Nobel criou um prêmio para se penitenciar por ter criado a dinamite, que ceifou
muitas milhares de vidas. Bill Gates fica fazendo doaçõezinhas milionárias -
poderiam ser bilionárias -, para parecer bom e se sentir bom. Entretanto,
através de suas criações ele vampirizou a humanidade inteira. Agora a sua
empresa coloca de público uma I.A. que lhe dará grandes lucros, enquanto
causará desemprego em massa, deformação psicológica, problemas cognitivos a
médio e longo prazo. Aí os governos gastam bilhões para se adaptarem e para
socorrerem a população, que de fato não será socorrida.

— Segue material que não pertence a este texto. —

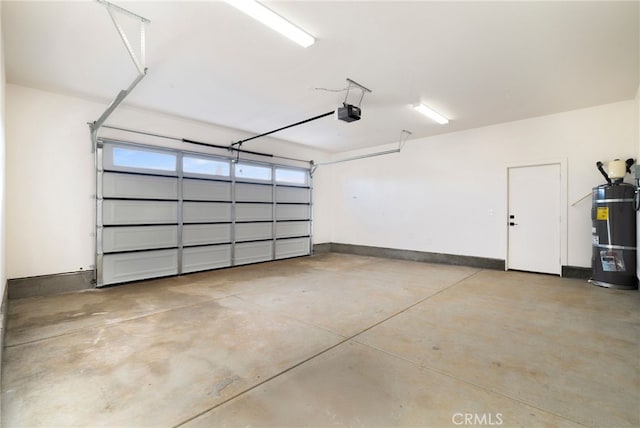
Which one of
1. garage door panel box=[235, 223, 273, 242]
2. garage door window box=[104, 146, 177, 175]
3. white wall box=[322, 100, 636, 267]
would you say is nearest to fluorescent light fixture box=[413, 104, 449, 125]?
white wall box=[322, 100, 636, 267]

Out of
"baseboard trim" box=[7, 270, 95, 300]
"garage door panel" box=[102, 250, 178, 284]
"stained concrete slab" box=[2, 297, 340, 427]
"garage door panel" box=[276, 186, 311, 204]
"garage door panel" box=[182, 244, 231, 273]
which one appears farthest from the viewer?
"garage door panel" box=[276, 186, 311, 204]

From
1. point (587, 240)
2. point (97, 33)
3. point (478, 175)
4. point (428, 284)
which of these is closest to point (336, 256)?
point (428, 284)

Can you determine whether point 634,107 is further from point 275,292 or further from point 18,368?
point 18,368

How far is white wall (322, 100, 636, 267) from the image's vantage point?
4.98 meters

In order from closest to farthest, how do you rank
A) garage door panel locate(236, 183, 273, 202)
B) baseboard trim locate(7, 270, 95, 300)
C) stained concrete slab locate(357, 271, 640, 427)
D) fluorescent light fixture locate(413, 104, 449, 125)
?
1. stained concrete slab locate(357, 271, 640, 427)
2. baseboard trim locate(7, 270, 95, 300)
3. fluorescent light fixture locate(413, 104, 449, 125)
4. garage door panel locate(236, 183, 273, 202)

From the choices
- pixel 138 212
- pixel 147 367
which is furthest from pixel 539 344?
pixel 138 212

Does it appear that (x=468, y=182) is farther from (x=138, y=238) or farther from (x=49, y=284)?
(x=49, y=284)

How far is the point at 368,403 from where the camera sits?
1.81 meters

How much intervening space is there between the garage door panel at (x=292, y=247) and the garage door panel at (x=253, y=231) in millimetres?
450

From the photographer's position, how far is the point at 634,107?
457cm

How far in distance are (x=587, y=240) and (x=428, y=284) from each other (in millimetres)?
2936

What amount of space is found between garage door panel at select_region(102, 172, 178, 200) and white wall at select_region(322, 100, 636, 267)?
15.3 feet

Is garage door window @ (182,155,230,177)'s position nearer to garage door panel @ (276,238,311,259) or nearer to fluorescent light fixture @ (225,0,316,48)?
garage door panel @ (276,238,311,259)

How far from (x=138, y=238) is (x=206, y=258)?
1353 millimetres
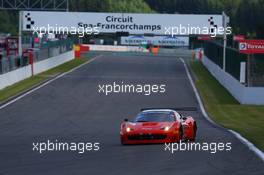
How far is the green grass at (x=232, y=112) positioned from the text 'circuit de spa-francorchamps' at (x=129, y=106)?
1.9 inches

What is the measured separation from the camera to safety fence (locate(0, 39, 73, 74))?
48250mm

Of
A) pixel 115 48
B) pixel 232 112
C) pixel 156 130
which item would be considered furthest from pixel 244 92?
pixel 115 48

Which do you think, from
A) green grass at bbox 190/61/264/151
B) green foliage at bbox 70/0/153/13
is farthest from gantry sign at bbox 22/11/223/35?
green foliage at bbox 70/0/153/13

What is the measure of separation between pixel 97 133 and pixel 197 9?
113 metres

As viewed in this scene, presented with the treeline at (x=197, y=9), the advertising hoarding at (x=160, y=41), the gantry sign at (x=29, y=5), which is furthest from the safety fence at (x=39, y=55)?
the advertising hoarding at (x=160, y=41)

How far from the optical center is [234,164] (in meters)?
16.0

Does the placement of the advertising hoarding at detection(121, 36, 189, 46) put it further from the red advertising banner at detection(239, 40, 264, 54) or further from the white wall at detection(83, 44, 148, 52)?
the red advertising banner at detection(239, 40, 264, 54)

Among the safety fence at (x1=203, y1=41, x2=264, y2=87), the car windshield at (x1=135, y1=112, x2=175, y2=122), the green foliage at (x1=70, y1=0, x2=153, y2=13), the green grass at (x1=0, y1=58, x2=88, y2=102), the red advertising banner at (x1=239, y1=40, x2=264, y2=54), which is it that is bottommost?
the green grass at (x1=0, y1=58, x2=88, y2=102)

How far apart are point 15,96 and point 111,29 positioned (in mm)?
21766

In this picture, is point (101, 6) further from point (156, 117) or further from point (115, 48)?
point (156, 117)

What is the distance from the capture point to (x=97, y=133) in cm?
2602

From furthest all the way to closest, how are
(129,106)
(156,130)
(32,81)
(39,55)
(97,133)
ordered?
(39,55) < (32,81) < (129,106) < (97,133) < (156,130)

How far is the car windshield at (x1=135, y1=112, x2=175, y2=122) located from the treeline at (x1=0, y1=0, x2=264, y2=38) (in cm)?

Precisamos regular as I.A.s, até mesmo a
I.A. do ChatGpt colocou essa informação no texto passado. Elas não devem estar
em aberto para o público em geral, não devem ser convidativas e fofas e não
podem ser usadas para enxugar custos cortando mão de obra. Como falei antes,
existem muitas formas de se avançar em pesquisa, inclusive podemos continuar
avançando com a I.A. entretanto, precisamos pensar num código de ética. Um
código que não defina apenas o seu uso, mas que defina o que deve ou não ser
desenvolvido. Caso contrário, teremos um sério agravamento dos problemas que
vêm sendo causados diuturnamente pelas chamadas “novas tecnologias”. Elas
são realmente necessárias da forma como vem sendo apresentadas?! Os governos e
as pessoas precisam impor limites a esses desenvolvimentos. Não é desenvolvimento
se leva a transtornos sociais. Coloca a humanidade tão em risco quanto as
experiências genéticas. Experimentações psíquicas também são letais e
perigosas. A I.A. mexe e afeta o psiquismo humano. Ponto. PT. Saudações.